> [What you have to do] Carry over every line, answers included, from the one containing "What is the measured" through the last line, adding 62 to each distance value given in the answers.

--- Record extracts ---

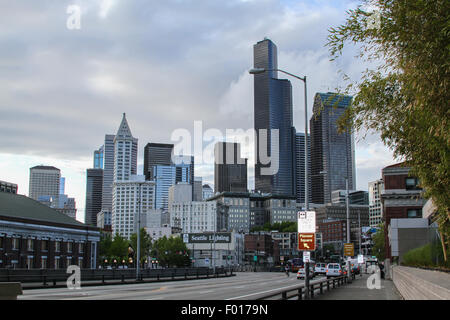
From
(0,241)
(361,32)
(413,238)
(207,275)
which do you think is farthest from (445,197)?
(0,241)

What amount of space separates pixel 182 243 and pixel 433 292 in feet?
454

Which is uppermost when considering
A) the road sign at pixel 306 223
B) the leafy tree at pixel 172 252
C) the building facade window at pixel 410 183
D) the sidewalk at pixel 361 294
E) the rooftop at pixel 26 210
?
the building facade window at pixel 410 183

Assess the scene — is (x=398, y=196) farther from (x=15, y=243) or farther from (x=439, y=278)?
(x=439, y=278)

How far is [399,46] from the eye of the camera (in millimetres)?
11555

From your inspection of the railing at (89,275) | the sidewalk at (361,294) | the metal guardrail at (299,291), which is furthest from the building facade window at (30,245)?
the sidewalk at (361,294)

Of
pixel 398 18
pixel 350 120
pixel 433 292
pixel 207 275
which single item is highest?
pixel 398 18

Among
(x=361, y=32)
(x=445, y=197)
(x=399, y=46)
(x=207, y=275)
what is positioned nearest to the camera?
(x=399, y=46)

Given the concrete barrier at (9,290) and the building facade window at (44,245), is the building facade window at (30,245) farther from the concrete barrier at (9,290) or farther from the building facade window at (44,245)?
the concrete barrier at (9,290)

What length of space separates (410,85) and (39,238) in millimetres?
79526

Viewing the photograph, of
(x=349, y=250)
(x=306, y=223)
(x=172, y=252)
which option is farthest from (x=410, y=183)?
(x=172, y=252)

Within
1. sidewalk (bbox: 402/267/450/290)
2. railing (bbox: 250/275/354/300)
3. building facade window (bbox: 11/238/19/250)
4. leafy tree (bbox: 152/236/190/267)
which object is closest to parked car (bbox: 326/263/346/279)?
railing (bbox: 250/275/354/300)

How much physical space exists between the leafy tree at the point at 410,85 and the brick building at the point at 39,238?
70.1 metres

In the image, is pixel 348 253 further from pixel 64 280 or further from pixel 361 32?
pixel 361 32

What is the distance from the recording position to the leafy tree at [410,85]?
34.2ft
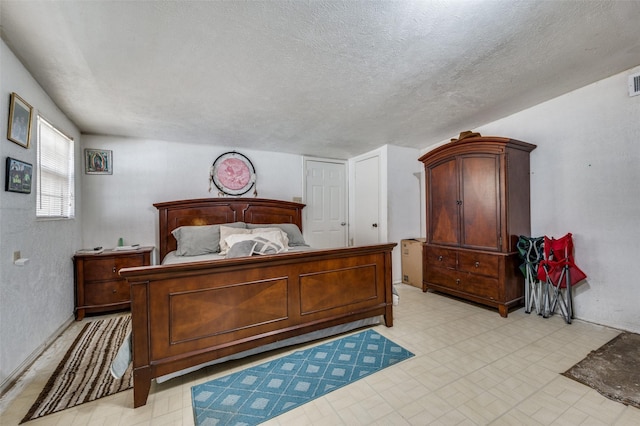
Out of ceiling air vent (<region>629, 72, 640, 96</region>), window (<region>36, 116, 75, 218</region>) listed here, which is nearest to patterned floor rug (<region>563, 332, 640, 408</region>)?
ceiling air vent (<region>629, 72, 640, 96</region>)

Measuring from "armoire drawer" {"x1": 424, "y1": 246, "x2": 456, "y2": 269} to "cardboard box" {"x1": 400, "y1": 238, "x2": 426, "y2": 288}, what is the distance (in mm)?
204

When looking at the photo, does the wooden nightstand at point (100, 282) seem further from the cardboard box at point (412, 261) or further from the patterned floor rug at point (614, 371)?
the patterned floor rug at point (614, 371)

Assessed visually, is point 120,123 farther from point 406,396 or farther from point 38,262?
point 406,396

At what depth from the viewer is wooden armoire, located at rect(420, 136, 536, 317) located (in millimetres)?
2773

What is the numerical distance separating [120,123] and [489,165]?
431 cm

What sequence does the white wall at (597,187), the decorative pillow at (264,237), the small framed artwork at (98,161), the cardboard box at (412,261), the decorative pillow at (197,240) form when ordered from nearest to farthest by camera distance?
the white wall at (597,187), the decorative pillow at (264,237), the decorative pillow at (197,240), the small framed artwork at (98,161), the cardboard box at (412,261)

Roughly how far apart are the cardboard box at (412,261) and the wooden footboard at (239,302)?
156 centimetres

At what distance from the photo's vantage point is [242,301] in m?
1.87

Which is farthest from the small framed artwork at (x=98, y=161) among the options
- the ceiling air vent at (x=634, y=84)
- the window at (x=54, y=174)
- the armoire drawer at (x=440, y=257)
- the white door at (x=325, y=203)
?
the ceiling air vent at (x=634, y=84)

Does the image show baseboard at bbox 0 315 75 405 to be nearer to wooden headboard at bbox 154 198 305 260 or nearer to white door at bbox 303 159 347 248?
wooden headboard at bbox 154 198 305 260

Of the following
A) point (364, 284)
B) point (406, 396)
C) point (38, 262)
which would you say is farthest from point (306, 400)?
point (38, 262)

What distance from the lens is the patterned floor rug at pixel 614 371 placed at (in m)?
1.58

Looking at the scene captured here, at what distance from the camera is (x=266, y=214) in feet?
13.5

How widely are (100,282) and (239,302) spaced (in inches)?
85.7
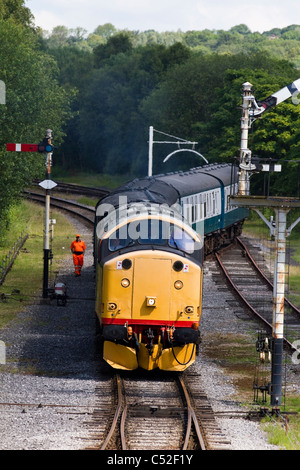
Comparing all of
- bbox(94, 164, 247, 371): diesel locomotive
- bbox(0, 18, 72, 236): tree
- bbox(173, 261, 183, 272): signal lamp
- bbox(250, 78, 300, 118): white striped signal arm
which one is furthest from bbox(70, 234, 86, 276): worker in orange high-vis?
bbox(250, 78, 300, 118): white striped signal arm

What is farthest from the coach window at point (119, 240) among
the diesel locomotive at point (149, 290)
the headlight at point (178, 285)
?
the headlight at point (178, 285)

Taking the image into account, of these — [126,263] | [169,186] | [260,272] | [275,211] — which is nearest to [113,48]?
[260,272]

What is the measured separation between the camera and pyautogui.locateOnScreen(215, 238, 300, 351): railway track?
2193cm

---

> [Written response]
What is the measured separation between the camera and pyautogui.locateOnScreen(215, 238, 300, 351): railway track?
2255cm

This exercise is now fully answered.